## To be done
Convert each line of the rows below into a JSON list of strings, one string per line, with blank lines left out.

## Data rows
###

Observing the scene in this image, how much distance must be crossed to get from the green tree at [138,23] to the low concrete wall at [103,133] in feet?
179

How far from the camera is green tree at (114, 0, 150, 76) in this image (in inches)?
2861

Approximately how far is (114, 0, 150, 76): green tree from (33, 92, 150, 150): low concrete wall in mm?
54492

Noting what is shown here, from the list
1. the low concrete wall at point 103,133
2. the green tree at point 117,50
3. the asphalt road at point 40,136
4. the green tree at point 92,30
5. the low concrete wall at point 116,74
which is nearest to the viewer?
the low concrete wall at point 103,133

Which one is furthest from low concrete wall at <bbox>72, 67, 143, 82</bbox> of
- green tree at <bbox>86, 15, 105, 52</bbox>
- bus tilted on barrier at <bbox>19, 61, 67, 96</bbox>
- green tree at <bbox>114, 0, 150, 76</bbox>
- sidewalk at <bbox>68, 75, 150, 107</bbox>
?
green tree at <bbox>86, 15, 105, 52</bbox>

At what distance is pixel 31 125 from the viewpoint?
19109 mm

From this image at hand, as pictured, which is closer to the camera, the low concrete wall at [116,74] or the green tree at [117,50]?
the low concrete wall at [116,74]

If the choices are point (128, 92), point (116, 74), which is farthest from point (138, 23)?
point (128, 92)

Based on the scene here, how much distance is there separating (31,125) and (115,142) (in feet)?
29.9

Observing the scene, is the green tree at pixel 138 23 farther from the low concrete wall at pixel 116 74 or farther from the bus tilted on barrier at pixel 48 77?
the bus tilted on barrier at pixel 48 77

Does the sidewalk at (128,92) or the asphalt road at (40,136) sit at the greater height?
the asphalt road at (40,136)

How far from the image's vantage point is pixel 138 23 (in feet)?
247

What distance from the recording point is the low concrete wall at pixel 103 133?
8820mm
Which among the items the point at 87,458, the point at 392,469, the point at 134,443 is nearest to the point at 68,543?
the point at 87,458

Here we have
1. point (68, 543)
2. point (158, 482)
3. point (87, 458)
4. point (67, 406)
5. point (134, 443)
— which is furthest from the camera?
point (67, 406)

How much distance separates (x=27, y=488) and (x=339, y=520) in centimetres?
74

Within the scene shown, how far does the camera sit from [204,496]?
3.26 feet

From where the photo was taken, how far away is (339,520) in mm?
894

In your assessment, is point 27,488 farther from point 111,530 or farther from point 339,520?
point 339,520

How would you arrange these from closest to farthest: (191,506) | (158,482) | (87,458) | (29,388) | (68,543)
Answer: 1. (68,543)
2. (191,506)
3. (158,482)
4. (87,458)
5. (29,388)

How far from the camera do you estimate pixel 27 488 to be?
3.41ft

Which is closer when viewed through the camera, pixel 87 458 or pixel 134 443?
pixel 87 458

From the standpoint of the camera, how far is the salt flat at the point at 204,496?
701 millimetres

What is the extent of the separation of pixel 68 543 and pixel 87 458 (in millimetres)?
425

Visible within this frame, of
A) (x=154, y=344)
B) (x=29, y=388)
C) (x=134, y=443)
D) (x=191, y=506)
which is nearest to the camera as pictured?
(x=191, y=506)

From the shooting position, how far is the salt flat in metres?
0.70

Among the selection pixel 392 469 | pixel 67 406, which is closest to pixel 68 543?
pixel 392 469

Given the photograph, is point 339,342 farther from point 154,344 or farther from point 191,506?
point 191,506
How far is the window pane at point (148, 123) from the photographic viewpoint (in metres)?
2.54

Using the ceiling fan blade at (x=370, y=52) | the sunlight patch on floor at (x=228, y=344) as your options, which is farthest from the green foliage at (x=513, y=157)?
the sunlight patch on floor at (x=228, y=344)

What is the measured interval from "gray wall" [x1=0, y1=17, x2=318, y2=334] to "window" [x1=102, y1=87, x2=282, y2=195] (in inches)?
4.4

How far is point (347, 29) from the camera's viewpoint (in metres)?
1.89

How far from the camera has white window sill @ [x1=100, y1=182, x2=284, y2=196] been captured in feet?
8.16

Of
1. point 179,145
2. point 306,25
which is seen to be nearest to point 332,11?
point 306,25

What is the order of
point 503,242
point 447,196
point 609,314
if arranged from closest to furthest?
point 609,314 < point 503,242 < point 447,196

###

## Solution
[
  "Observing the scene in this image, how much distance must be crossed to get from the green tree at [138,23] to the low concrete wall at [103,133] in feet?",
  "179",
  "How far from the camera is green tree at (114, 0, 150, 76) in this image (in inches)?",
  "2861",
  "Approximately how far is (114, 0, 150, 76): green tree from (33, 92, 150, 150): low concrete wall in mm?",
  "54492",
  "Noting what is shown here, from the list",
  "1. the low concrete wall at point 103,133",
  "2. the green tree at point 117,50",
  "3. the asphalt road at point 40,136",
  "4. the green tree at point 92,30",
  "5. the low concrete wall at point 116,74",
  "which is nearest to the viewer?",
  "the low concrete wall at point 103,133",
  "Which one is furthest from low concrete wall at <bbox>72, 67, 143, 82</bbox> of",
  "- green tree at <bbox>86, 15, 105, 52</bbox>",
  "- bus tilted on barrier at <bbox>19, 61, 67, 96</bbox>",
  "- green tree at <bbox>114, 0, 150, 76</bbox>",
  "- sidewalk at <bbox>68, 75, 150, 107</bbox>",
  "?",
  "green tree at <bbox>86, 15, 105, 52</bbox>",
  "At what distance is pixel 31 125 from the viewpoint?",
  "19109 mm",
  "From this image at hand, as pictured, which is closer to the camera, the low concrete wall at [116,74] or the green tree at [117,50]?",
  "the low concrete wall at [116,74]",
  "If the choices are point (128, 92), point (116, 74), which is farthest from point (138, 23)?",
  "point (128, 92)",
  "Based on the scene here, how much distance is there separating (31,125) and (115,142) (in feet)?",
  "29.9",
  "Observing the scene, is the green tree at pixel 138 23 farther from the low concrete wall at pixel 116 74 or farther from the bus tilted on barrier at pixel 48 77?",
  "the bus tilted on barrier at pixel 48 77",
  "Does the sidewalk at (128,92) or the asphalt road at (40,136) sit at the greater height?",
  "the asphalt road at (40,136)",
  "How far from the image's vantage point is pixel 138 23 (in feet)?",
  "247",
  "What distance from the recording point is the low concrete wall at pixel 103 133?",
  "8820mm",
  "Which among the items the point at 87,458, the point at 392,469, the point at 134,443 is nearest to the point at 68,543?",
  "the point at 87,458",
  "Here we have",
  "1. point (68, 543)",
  "2. point (158, 482)",
  "3. point (87, 458)",
  "4. point (67, 406)",
  "5. point (134, 443)",
  "— which is furthest from the camera?",
  "point (67, 406)",
  "How much distance separates (x=27, y=488) and (x=339, y=520) in centimetres?",
  "74",
  "Within the scene shown, how far does the camera sit from [204,496]?",
  "3.26 feet",
  "From where the photo was taken, how far away is (339,520) in mm?",
  "894",
  "In your assessment, is point 27,488 farther from point 111,530 or farther from point 339,520?",
  "point 339,520",
  "How would you arrange these from closest to farthest: (191,506) | (158,482) | (87,458) | (29,388) | (68,543)",
  "Answer: 1. (68,543)",
  "2. (191,506)",
  "3. (158,482)",
  "4. (87,458)",
  "5. (29,388)",
  "How far from the camera do you estimate pixel 27 488 to be?",
  "3.41ft",
  "Which is closer when viewed through the camera, pixel 87 458 or pixel 134 443?",
  "pixel 87 458",
  "From the standpoint of the camera, how far is the salt flat at the point at 204,496?",
  "701 millimetres",
  "What is the extent of the separation of pixel 68 543 and pixel 87 458 (in millimetres)?",
  "425",
  "Visible within this frame, of",
  "A) (x=154, y=344)",
  "B) (x=29, y=388)",
  "C) (x=134, y=443)",
  "D) (x=191, y=506)",
  "which is nearest to the camera as pictured?",
  "(x=191, y=506)",
  "From the shooting position, how far is the salt flat in metres?",
  "0.70",
  "Among the selection pixel 392 469 | pixel 67 406, which is closest to pixel 68 543?",
  "pixel 392 469",
  "Given the photograph, is point 339,342 farther from point 154,344 or farther from point 191,506?",
  "point 191,506",
  "How far is the window pane at point (148, 123) from the photographic viewpoint (in metres)?",
  "2.54",
  "Using the ceiling fan blade at (x=370, y=52) | the sunlight patch on floor at (x=228, y=344) as your options, which is farthest from the green foliage at (x=513, y=157)?",
  "the sunlight patch on floor at (x=228, y=344)",
  "What is the measured interval from \"gray wall\" [x1=0, y1=17, x2=318, y2=334] to \"window\" [x1=102, y1=87, x2=282, y2=195] (in inches)?",
  "4.4",
  "How far is point (347, 29) from the camera's viewpoint (in metres)?",
  "1.89",
  "How far from the camera has white window sill @ [x1=100, y1=182, x2=284, y2=196] been captured in feet?",
  "8.16",
  "Of",
  "1. point 179,145",
  "2. point 306,25",
  "which is seen to be nearest to point 332,11?",
  "point 306,25",
  "What is the order of",
  "point 503,242",
  "point 447,196",
  "point 609,314",
  "if arranged from closest to furthest?",
  "point 609,314 < point 503,242 < point 447,196"
]